Excerpts from spatial question data
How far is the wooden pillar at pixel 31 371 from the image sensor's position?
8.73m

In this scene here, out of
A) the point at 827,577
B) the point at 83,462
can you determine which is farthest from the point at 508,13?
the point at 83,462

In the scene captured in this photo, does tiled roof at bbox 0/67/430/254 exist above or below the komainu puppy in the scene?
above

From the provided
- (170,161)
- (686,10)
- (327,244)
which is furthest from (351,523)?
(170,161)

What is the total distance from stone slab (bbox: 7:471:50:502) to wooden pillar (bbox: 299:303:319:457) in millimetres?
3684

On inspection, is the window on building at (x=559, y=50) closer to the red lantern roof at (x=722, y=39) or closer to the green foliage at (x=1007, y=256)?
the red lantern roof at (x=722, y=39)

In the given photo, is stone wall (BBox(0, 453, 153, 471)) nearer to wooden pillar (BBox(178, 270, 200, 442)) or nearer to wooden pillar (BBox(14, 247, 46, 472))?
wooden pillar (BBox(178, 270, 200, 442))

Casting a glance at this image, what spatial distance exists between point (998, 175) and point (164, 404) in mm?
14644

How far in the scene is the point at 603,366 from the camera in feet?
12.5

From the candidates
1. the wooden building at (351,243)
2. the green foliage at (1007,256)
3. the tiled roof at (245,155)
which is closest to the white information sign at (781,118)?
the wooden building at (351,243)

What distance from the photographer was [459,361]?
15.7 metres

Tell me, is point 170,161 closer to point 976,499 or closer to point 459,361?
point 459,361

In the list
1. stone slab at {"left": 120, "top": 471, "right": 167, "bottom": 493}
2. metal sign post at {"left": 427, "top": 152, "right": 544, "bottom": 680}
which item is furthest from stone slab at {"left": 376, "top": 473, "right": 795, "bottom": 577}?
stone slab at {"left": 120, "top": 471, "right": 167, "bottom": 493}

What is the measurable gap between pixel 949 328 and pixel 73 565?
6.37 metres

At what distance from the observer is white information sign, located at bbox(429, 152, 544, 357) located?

* _Given task_: Rewrite every line of the items above as a numbered list, skipping the blank lines.

* _Full solution_:
1. How far is the wooden pillar at pixel 31 371 from the image sensor's position?
2. 8.73m
3. In this scene here, out of
4. A) the point at 827,577
5. B) the point at 83,462
6. can you determine which is farthest from the point at 508,13?
7. the point at 83,462
8. In the scene captured in this photo, does tiled roof at bbox 0/67/430/254 exist above or below the komainu puppy in the scene?
9. above
10. From the provided
11. - (170,161)
12. - (686,10)
13. - (327,244)
14. which is furthest from (351,523)?
15. (170,161)
16. What is the total distance from stone slab (bbox: 7:471:50:502) to wooden pillar (bbox: 299:303:319:457) in millimetres?
17. 3684
18. On inspection, is the window on building at (x=559, y=50) closer to the red lantern roof at (x=722, y=39) or closer to the green foliage at (x=1007, y=256)?
19. the red lantern roof at (x=722, y=39)
20. In the given photo, is stone wall (BBox(0, 453, 153, 471)) nearer to wooden pillar (BBox(178, 270, 200, 442)) or nearer to wooden pillar (BBox(14, 247, 46, 472))?
21. wooden pillar (BBox(178, 270, 200, 442))
22. Casting a glance at this image, what spatial distance exists between point (998, 175) and point (164, 404) in mm?
23. 14644
24. How far in the scene is the point at 603,366 from the camera in feet?
25. 12.5
26. From the candidates
27. 1. the wooden building at (351,243)
28. 2. the green foliage at (1007,256)
29. 3. the tiled roof at (245,155)
30. which is closest to the white information sign at (781,118)?
31. the wooden building at (351,243)
32. What distance from the photographer was [459,361]?
33. 15.7 metres
34. Tell me, is point 170,161 closer to point 976,499 or closer to point 459,361?
35. point 459,361
36. In the list
37. 1. stone slab at {"left": 120, "top": 471, "right": 167, "bottom": 493}
38. 2. metal sign post at {"left": 427, "top": 152, "right": 544, "bottom": 680}
39. which item is furthest from stone slab at {"left": 376, "top": 473, "right": 795, "bottom": 577}?
40. stone slab at {"left": 120, "top": 471, "right": 167, "bottom": 493}
41. What is the measurable gap between pixel 949 328 and pixel 73 565?
42. 6.37 metres
43. At what distance from the observer is white information sign, located at bbox(429, 152, 544, 357) located?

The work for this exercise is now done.